• [Short task]:
Write out, word for word, the lines of the records below, from the line with "From what can" up to and including the line with "278 centimetres".

• [The data]:
◆ ◆ ◆ ◆

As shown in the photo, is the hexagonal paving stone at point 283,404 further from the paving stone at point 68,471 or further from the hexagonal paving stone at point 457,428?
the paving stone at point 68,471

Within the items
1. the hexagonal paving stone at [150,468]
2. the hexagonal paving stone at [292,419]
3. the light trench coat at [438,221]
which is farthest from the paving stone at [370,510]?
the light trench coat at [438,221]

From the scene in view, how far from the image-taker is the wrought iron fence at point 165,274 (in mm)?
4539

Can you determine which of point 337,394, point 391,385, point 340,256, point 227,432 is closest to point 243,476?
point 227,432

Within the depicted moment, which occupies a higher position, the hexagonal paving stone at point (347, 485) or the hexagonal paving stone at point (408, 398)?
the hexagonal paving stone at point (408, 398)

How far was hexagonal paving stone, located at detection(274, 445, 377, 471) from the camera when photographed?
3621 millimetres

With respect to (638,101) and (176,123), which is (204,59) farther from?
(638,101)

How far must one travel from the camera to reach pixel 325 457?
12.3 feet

◆ ◆ ◆ ◆

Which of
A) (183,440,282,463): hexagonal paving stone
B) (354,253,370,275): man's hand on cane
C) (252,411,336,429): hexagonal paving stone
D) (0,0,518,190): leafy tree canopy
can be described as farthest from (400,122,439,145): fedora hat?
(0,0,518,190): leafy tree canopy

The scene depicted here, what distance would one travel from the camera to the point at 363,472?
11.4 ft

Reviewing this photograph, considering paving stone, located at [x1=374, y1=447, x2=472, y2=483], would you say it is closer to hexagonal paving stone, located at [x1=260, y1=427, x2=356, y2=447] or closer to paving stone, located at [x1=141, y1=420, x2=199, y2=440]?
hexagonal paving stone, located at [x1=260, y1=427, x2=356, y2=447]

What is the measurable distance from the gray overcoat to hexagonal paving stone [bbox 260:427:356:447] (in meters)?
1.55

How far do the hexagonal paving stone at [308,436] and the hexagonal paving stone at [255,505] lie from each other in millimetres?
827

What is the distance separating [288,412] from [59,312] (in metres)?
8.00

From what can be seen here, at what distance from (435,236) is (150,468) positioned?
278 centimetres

◆ ◆ ◆ ◆

• [Answer]:
From what can be seen here, at what distance from (435,236) is (150,468) positioned?
278 centimetres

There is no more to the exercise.